Projects | Node.js, LinkedIn API, Google Programmable Search API, MongoDB | Dakota Systems Project - Using Google Custom Search API and Reverse IP Search

Simarpreet Singh
It was really impressive to see how much faster using the Google Custom Search API was when compared to using the Python web scraping bot. Getting experience using another API for application was great! Also got to conduct a reverse IP Address search and store all this collected data to MongoDB in the end.
2021/7/20
The New Solution
As mentioned in my earlier project where I created a Python Web Scraper and linked it up with Node.js that process was simply too slow. The new solution now is doing everything through Node.js to avoid the linking of Node.js and Python. To simulate a similar web scraping feature as the Selenium Python bot, the Google Programmable Custom Search API was used.
How It Works
Once the custom search has been set up via Google Developers I got the API key and hook it up to my Node.js app. Once this was done, I configured the programmable search to only look on LinkedIn for search results so results are narrowed down. After doing so, I made a call to the custom search with first and last name and then receiving a JSON object back of the results I looped and filtered through the results until a matching code was found.

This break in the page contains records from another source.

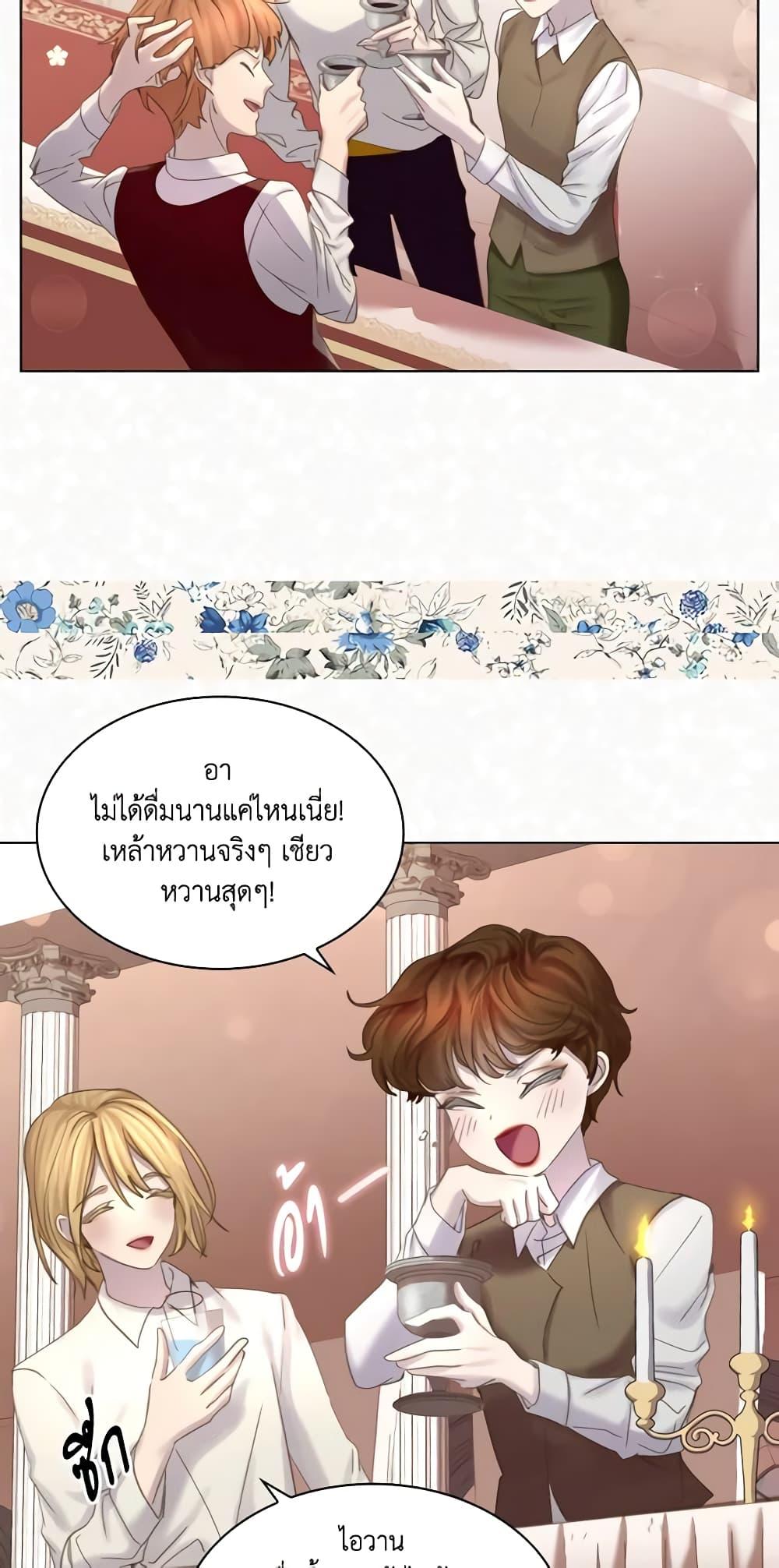 Manga-lc-com อ่านมังงะ อ่านการ์ตูน ออนไลน์ ฟรี The Lady’s Law of Survival ตอนที่ 1 2 3 4 5 6 7 8 9 10 11 12 13 14 ฟรี ไม่มีโฆษณา Manga-lc - อ่าน มังงะ อ่าน การ์ตูน ออนไลน์ อ่านมังงะ ฟรี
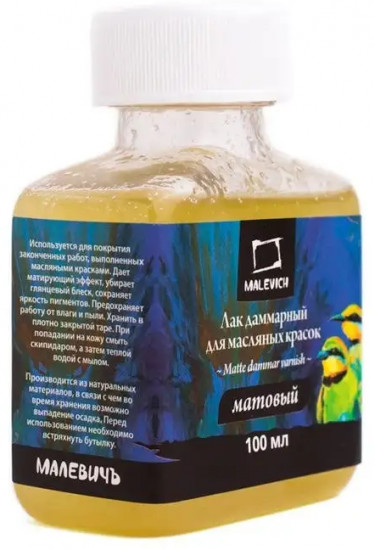 Лак даммарный матовый для масла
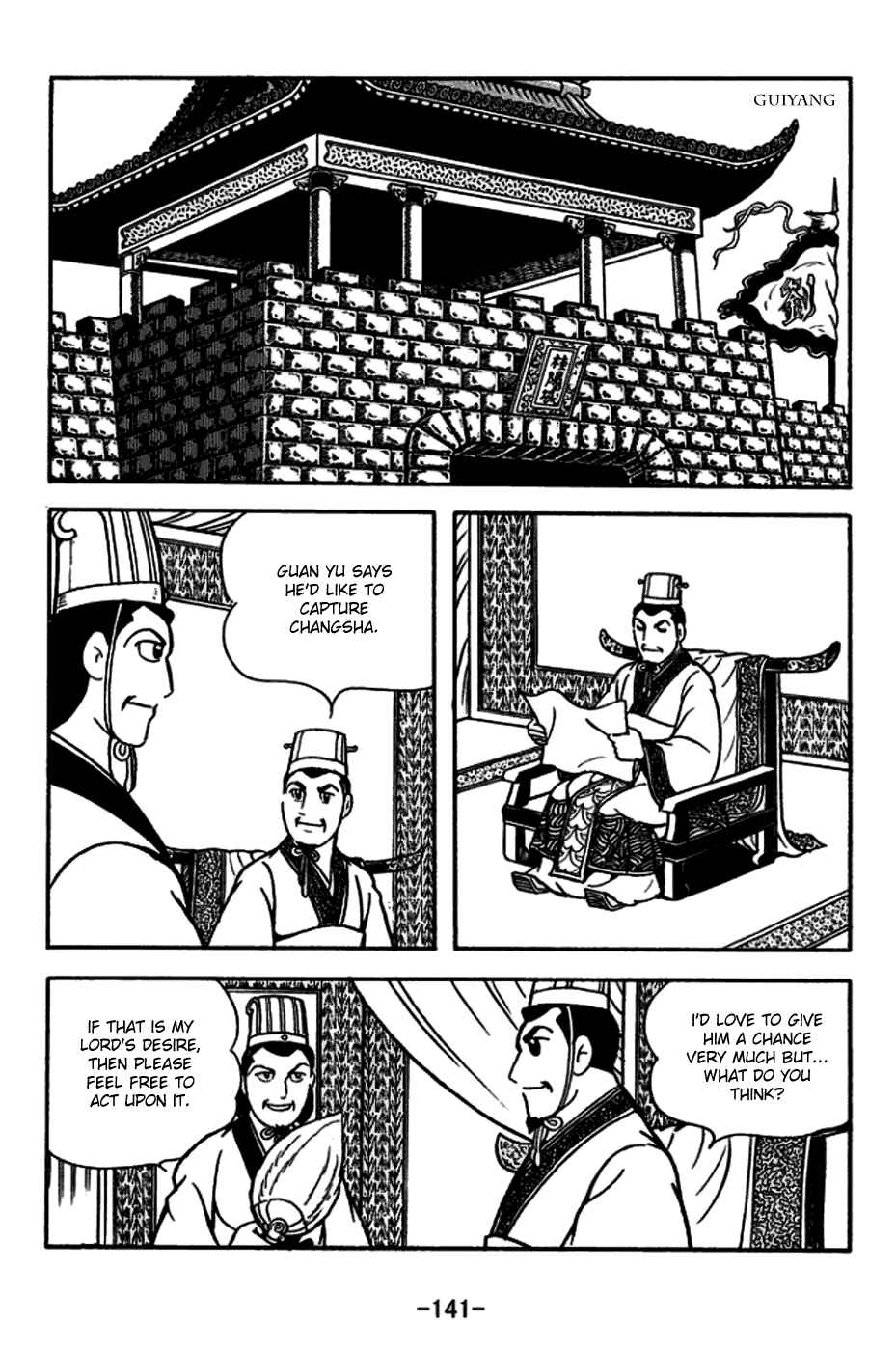 Page 40 Chapter 165 Sangokushi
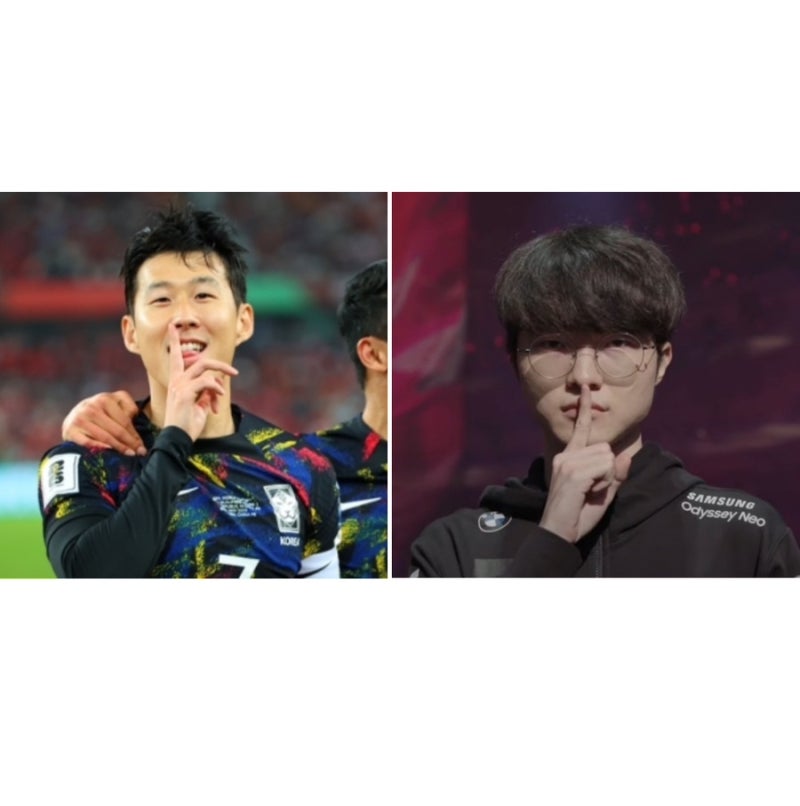 손흥민의 쉿!, 페이커의 쉿!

Once the matching code was found there were a few limitations that came up, however, the Google API was miles faster than the previous Python Web Scraping bot. As the project got more involved, I got a lot of exposure to how async functions work within Node.js and had a lot of fun using them.
Limitation
The programmable search doesn't actually scrape the web page of the LinkedIn profile. However, the Google API does return back valuable enough information such as the user's LinkedIn profile URL, profile picture URL, and profile snippet which contains the user's current job position and company.
Location
The Google API doesn't scrape the user's location from their LinkedIn profile so this was information that needed to be gained via a work around. The solution to this was to request the user's IP address from the Node.js app and then using a native NodeJS API for the GeoLite data from MaxMind find the user's location they are logging in from.
MongoDB
Finally, once all this information was gathered I linked up MongoDB to my Node.js application and made POST call to the MongoDB database to store all user information that was collected.